## Records provided
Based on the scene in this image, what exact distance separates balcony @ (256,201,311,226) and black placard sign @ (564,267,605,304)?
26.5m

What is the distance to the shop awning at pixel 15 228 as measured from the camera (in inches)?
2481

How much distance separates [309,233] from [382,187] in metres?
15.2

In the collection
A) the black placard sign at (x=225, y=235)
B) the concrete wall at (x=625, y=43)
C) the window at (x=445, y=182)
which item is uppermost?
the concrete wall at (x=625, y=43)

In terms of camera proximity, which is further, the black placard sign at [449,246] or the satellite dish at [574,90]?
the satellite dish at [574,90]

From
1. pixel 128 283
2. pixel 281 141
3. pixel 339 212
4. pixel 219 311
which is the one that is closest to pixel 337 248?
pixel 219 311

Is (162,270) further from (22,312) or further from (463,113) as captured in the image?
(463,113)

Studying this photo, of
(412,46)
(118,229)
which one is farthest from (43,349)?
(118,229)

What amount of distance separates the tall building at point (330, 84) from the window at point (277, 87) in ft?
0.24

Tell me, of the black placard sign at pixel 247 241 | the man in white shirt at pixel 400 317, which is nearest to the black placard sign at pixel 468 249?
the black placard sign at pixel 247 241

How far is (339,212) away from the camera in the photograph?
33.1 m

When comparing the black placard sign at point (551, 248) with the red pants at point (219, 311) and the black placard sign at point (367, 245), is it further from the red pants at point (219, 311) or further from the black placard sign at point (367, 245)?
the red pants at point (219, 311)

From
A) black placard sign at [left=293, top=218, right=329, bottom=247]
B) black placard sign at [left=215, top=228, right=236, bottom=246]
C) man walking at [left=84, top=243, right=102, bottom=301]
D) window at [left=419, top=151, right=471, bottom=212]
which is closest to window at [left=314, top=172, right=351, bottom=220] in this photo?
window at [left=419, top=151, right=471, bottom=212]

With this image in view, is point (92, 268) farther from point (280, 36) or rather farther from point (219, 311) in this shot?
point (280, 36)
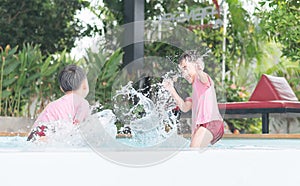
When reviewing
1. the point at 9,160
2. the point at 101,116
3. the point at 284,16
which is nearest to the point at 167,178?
the point at 101,116

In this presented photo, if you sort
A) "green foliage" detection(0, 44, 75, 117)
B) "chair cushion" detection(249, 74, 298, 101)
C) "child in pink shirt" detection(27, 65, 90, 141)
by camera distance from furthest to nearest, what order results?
"chair cushion" detection(249, 74, 298, 101) → "green foliage" detection(0, 44, 75, 117) → "child in pink shirt" detection(27, 65, 90, 141)

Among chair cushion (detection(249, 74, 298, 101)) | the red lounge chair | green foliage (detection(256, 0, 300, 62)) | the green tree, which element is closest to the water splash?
the red lounge chair

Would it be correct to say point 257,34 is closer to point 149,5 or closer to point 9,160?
point 149,5

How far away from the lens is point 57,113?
2938 millimetres

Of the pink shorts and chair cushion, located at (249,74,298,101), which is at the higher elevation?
chair cushion, located at (249,74,298,101)

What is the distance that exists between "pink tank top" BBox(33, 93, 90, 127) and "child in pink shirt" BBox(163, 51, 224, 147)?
421 millimetres

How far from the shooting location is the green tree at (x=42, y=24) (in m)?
8.12

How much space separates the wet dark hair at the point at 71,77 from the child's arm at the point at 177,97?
0.43 meters

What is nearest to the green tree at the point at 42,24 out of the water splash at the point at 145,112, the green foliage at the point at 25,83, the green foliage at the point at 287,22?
the green foliage at the point at 25,83

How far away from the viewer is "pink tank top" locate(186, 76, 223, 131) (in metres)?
2.71

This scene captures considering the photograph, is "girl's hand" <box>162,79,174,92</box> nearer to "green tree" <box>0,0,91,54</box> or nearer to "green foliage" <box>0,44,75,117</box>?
"green foliage" <box>0,44,75,117</box>

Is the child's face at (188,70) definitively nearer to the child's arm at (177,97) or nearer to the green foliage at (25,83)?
the child's arm at (177,97)

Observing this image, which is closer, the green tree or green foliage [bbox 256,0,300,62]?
green foliage [bbox 256,0,300,62]

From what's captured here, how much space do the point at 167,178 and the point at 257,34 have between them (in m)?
7.49
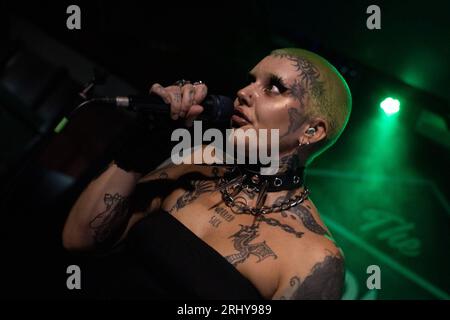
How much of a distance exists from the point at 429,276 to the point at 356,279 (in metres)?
0.56

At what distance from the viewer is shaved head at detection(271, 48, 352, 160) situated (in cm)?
178

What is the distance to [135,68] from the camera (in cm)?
387

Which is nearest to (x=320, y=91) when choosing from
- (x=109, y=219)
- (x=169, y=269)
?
(x=169, y=269)

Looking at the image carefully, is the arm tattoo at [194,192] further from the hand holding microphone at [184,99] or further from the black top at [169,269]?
the hand holding microphone at [184,99]

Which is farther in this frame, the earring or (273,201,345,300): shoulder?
the earring

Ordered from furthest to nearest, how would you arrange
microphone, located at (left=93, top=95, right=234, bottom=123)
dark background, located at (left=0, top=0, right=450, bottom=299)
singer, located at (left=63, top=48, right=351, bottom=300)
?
dark background, located at (left=0, top=0, right=450, bottom=299), singer, located at (left=63, top=48, right=351, bottom=300), microphone, located at (left=93, top=95, right=234, bottom=123)

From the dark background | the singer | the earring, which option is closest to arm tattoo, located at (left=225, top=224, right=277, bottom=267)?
the singer

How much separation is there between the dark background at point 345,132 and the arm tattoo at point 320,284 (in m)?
1.28

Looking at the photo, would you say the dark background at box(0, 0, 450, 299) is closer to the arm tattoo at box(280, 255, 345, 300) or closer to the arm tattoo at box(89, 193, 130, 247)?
the arm tattoo at box(89, 193, 130, 247)

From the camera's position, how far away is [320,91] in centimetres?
179

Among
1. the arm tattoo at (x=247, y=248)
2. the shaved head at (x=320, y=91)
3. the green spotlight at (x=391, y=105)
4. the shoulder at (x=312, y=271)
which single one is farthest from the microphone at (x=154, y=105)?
the green spotlight at (x=391, y=105)

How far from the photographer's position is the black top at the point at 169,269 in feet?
5.32

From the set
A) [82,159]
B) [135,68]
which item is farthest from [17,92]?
[135,68]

## Task details
Copy every record character for character. Skip the pictures.

## Completed exercise
Based on the scene in this image, what exact distance separates balcony @ (256,201,311,226) and black placard sign @ (564,267,605,304)?
26.5m

What is the distance to the shop awning at pixel 15 228 as measured from the camera (in inches)?
2481

How much distance separates [309,233] from [382,187] in metres?
15.2

In the collection
A) the black placard sign at (x=225, y=235)
B) the concrete wall at (x=625, y=43)
C) the window at (x=445, y=182)
which item is uppermost?
the concrete wall at (x=625, y=43)

In terms of camera proximity, which is further, the black placard sign at [449,246] or the satellite dish at [574,90]?
the satellite dish at [574,90]

From
1. pixel 128 283
2. pixel 281 141
3. pixel 339 212
4. pixel 219 311
which is the one that is closest to pixel 337 248?
pixel 219 311

Is (162,270) further from (22,312) or further from (463,113) as captured in the image?
(463,113)

Studying this photo, of
(412,46)
(118,229)
which one is farthest from (43,349)?
(118,229)

What amount of distance separates the tall building at point (330, 84) from the window at point (277, 87) in ft?
0.24

Tell me, of the black placard sign at pixel 247 241 | the man in white shirt at pixel 400 317, which is nearest to the black placard sign at pixel 468 249?
the black placard sign at pixel 247 241

How far is (339,212) away from the camera in the photograph?
33.1 m

When comparing the black placard sign at point (551, 248) with the red pants at point (219, 311) and the black placard sign at point (367, 245), is it further from the red pants at point (219, 311) or further from the black placard sign at point (367, 245)?
the red pants at point (219, 311)

From
A) black placard sign at [left=293, top=218, right=329, bottom=247]
B) black placard sign at [left=215, top=228, right=236, bottom=246]
C) man walking at [left=84, top=243, right=102, bottom=301]
D) window at [left=419, top=151, right=471, bottom=212]
which is closest to window at [left=314, top=172, right=351, bottom=220] in this photo?
window at [left=419, top=151, right=471, bottom=212]

With this image in view, is point (92, 268) farther from point (280, 36) or rather farther from point (219, 311) in this shot?
point (280, 36)
When reviewing
1. the point at 9,160
2. the point at 101,116
3. the point at 284,16
which is nearest to the point at 167,178?
the point at 101,116

In this presented photo, if you sort
A) "green foliage" detection(0, 44, 75, 117)
B) "chair cushion" detection(249, 74, 298, 101)
C) "child in pink shirt" detection(27, 65, 90, 141)
by camera distance from furthest to nearest, what order results?
"chair cushion" detection(249, 74, 298, 101) → "green foliage" detection(0, 44, 75, 117) → "child in pink shirt" detection(27, 65, 90, 141)

Among chair cushion (detection(249, 74, 298, 101)) | the red lounge chair | green foliage (detection(256, 0, 300, 62)) | the green tree, which element is closest to the water splash?
the red lounge chair

Would it be correct to say point 257,34 is closer to point 149,5 or closer to point 9,160?
point 149,5

How far away from the lens is point 57,113?
2938 millimetres

Of the pink shorts and chair cushion, located at (249,74,298,101), which is at the higher elevation?
chair cushion, located at (249,74,298,101)

What is the distance that exists between "pink tank top" BBox(33, 93, 90, 127) and "child in pink shirt" BBox(163, 51, 224, 147)?
421 millimetres

How far from the shooting location is the green tree at (x=42, y=24) (in m)?
8.12

How much space separates the wet dark hair at the point at 71,77 from the child's arm at the point at 177,97?
0.43 meters

What is nearest to the green tree at the point at 42,24 out of the water splash at the point at 145,112, the green foliage at the point at 25,83, the green foliage at the point at 287,22?
the green foliage at the point at 25,83

How far away from the viewer is "pink tank top" locate(186, 76, 223, 131) (in metres)?
2.71

This scene captures considering the photograph, is "girl's hand" <box>162,79,174,92</box> nearer to "green tree" <box>0,0,91,54</box> or nearer to "green foliage" <box>0,44,75,117</box>?
"green foliage" <box>0,44,75,117</box>

Is the child's face at (188,70) definitively nearer to the child's arm at (177,97) or nearer to the green foliage at (25,83)?
the child's arm at (177,97)

Observing this image, which is closer, the green tree or green foliage [bbox 256,0,300,62]?
green foliage [bbox 256,0,300,62]

From what's captured here, how much space do the point at 167,178 and the point at 257,34 have between them (in m)?
7.49
How much of a distance exists from the point at 429,276 to the point at 356,279 (in metres)?
0.56

At what distance from the viewer is shaved head at detection(271, 48, 352, 160) situated (in cm)?
178

What is the distance to [135,68] from the camera (in cm)?
387

Which is nearest to (x=320, y=91) when choosing from
- (x=109, y=219)
- (x=169, y=269)
?
(x=169, y=269)

Looking at the image carefully, is the arm tattoo at [194,192] further from the hand holding microphone at [184,99] or further from the black top at [169,269]?
the hand holding microphone at [184,99]

Which is farther in this frame, the earring or (273,201,345,300): shoulder?
the earring

Ordered from furthest to nearest, how would you arrange
microphone, located at (left=93, top=95, right=234, bottom=123)
dark background, located at (left=0, top=0, right=450, bottom=299)
singer, located at (left=63, top=48, right=351, bottom=300)
?
dark background, located at (left=0, top=0, right=450, bottom=299), singer, located at (left=63, top=48, right=351, bottom=300), microphone, located at (left=93, top=95, right=234, bottom=123)

From the dark background | the singer | the earring, which option is closest to arm tattoo, located at (left=225, top=224, right=277, bottom=267)?
the singer

How much separation is there between the dark background at point 345,132 and the arm tattoo at point 320,284 (in m)?
1.28

Looking at the photo, would you say the dark background at box(0, 0, 450, 299) is closer to the arm tattoo at box(280, 255, 345, 300) or closer to the arm tattoo at box(89, 193, 130, 247)?
the arm tattoo at box(89, 193, 130, 247)

From the camera's position, how far away is [320,91] in centimetres?
179

Among
1. the arm tattoo at (x=247, y=248)
2. the shaved head at (x=320, y=91)
3. the green spotlight at (x=391, y=105)
4. the shoulder at (x=312, y=271)
which single one is farthest from the microphone at (x=154, y=105)?
the green spotlight at (x=391, y=105)

How far from the photographer's position is the black top at the point at 169,269 in feet?
5.32

From the set
A) [82,159]
B) [135,68]
which item is farthest from [17,92]?
[135,68]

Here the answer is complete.